Ingegneri cercasi per l'Italia dell'atomo

Dagli atenei italiani escono solo 60-70 laureati l'anno in ingegneria nucleare o in lauree a indirizzo energetico con all'interno percorsi specifi

L'Italia ha deciso di tornare al nucleare. Si scrivono le leggi, si fanno i conti e si stringono le alleanze internazionali, ma quello che manca sono gli ingegneri. 

Oggi dalle università italiane escono all'incirca 60-70 laureati l'anno in ingegneria nucleare o in lauree a indirizzo energetico con all'interno un percorso specifico nucleare. A fornire il dato è Marco Enrico Ricotti, ordinario di Impianti nucleari al Politecnico di Milano: «Un trend, quello delle lauree "nucleari" in crescita da un paio d'anni ma che resta inferiore a quello che sarà richiesto dai cantieri».

Corsi di laurea specialistica con tematiche nucleari sono attivi al Politecnico di Milano (Ingegneria nucleare), Politecnico di Torino (Ingegneria Energetica e nucleare), università di Bologna (Ingegneria energetica), università di Palermo (Ingegneria della Sicurezza e della tecnologia nucleari), università di Pisa (Ingegneria Nucleare e della sicurezza industriale), università di Roma La Sapienza (Ingegneria energetica- Tecnologie energetiche da fonti non convenzionali).

Ci sono poi percorsi di dottorato di ricerca "nucleari" in quasi tutte le università del consorzio Cirten (Consorzio interuniversitario per la ricerca e la tecnologia nucleare), nato nel 1994 (ne fanno parte Politecnico Milano, Politecnico Torino, università di Padova, Palermo, Pisa e Roma La Sapienza). A formare i laureati "atomici" circa 70 docenti e ricercatori strutturati e un po' più di 150 precari, includendo dottorati, assegnisti di ricerca e collaboratori.

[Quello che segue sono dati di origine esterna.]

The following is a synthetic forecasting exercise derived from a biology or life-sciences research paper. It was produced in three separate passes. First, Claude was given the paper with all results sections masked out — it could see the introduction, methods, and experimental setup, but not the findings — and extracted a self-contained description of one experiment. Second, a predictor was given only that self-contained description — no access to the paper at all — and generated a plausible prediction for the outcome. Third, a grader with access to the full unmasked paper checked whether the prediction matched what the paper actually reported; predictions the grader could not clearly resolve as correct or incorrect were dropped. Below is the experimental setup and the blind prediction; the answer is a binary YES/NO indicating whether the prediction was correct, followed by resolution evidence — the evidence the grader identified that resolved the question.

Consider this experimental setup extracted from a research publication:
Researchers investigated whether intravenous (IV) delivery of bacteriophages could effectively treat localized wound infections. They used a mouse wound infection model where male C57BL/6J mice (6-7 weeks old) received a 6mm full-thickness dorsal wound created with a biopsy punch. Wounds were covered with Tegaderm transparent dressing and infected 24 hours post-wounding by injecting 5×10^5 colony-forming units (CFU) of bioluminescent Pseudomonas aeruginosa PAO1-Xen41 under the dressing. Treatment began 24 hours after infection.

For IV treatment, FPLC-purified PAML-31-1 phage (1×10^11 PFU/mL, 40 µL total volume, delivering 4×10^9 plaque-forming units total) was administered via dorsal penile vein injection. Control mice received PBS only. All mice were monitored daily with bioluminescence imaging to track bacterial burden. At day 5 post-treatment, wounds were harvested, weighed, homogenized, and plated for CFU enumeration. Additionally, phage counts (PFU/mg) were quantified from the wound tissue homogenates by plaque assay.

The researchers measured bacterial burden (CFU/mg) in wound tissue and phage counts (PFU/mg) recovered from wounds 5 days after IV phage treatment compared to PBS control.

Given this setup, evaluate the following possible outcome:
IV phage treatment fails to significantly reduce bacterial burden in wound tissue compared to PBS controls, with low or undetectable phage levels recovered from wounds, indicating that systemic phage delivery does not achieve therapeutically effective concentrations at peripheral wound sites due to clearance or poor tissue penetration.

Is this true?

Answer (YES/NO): NO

«Con il parco professori che abbiamo oggi - prosegue Ricotti - potremmo fornire 200-250 laureati l'anno ma ci sono i docenti che vanno in pensione e che dovrebbero essere rimpiazzati».  L'ateneo in Italia che produce più laureati in materia è il Politecnico di Milano, insieme a Pisa e Torino.

Ma oggi sulla situazione pesano difficoltà di erogazione dei fondi. «Sono necessarie borse di dottorato per i giovani - conclude Ricotti - linee di ricerca finanziabili sul settore nucleare. Vogliamo poter essere in grado di competere con progetti di ricerca che, se valutati positivamente, possano avere i finanziamenti adeguati su tematiche nucleari ed energetiche».